And then the tort king started talking about children going to bed hungry. Do I have to tell you again how this phony statistic came to pass? Some leftist advocacy group interviewed a bunch of parents. One of the questions was whether or not their children had complained about being hungry during the past year.
What parent could say no? *I'm sure that when Ted Kennedy was being raised in the Kennedy Compound on Martha's Vineyard he at least once walked into the kitchen and said "Mom! I'm hungry*." Alas, another poor American rug rat goes to bed with torturous hunger pangs devastating his already-portly little Kennedy bod.

Then there was Edwards talking about poor, poor pitiful families struggling to get by on the minimum wage, another myth. *Most minimum wage workers are, for the most part, students and young people in their first jobs. *The average minimum wage worker stays at the minimum wage for less than one year. *The harsh truth is that someone incapable of earning more than the minimum wage has no business getting pregnant or getting someone else pregnant. *Stupid people rely on the minimum wage for extended periods of their lives. *Stupid people shouldn't breed*, so don't give me this "raising a family on minimum wage" BS. Please tell me you already know why Democrats like to hammer the minimum wage issue. It's for their union pals! *Many union contracts are tied to minimum wage.* As the minimum wage goes up, so do union wages. Simple as that ... paying off your union supporters.

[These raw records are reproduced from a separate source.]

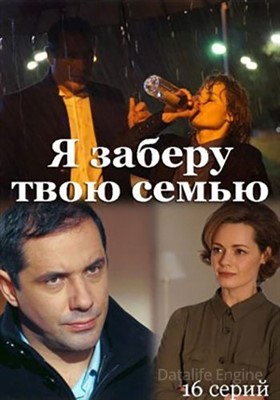 Я заберу твою семью (2021) скачать торрент HD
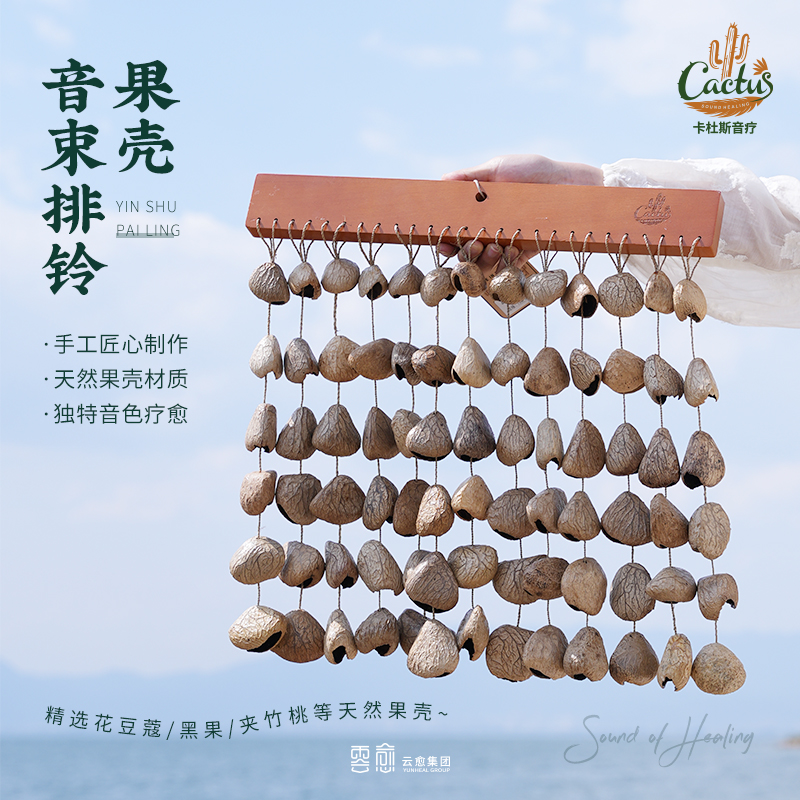 果壳音束排铃声音疗愈伴奏乐器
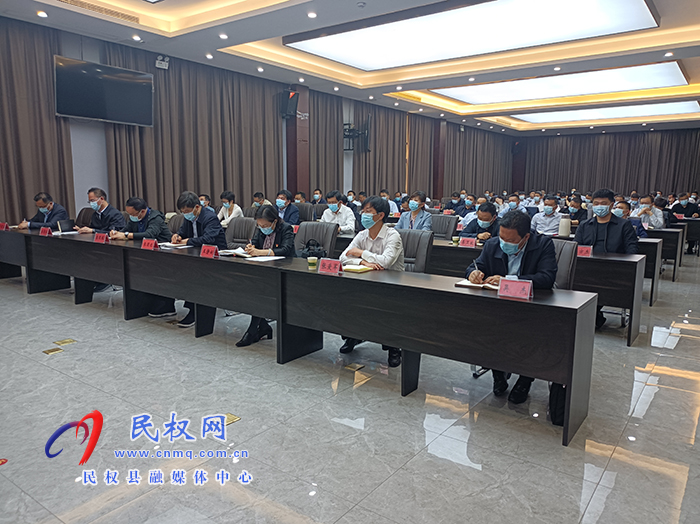 我縣組織收聽收看全省一季度經(jīng)濟形勢分析會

The bottom line is the left needs to portray America in a bad light, _*they need you to be dependent on their government programs so they can buy your votes with more handouts.*_ For someone who is supposedly optimistic, he sure talked about a lot of doom and gloom.


----------



## Plainsman (Jul 30, 2003)

Bob

The crumbs that the liberals scatter before the lazy creates far more dependency than pot, heroin, or all the drugs combined. From Edwards view point anyone that doesn't have $100 million is in poverty. If he is a true liberal he looks at Bill Gates and feels sorry for himself.


----------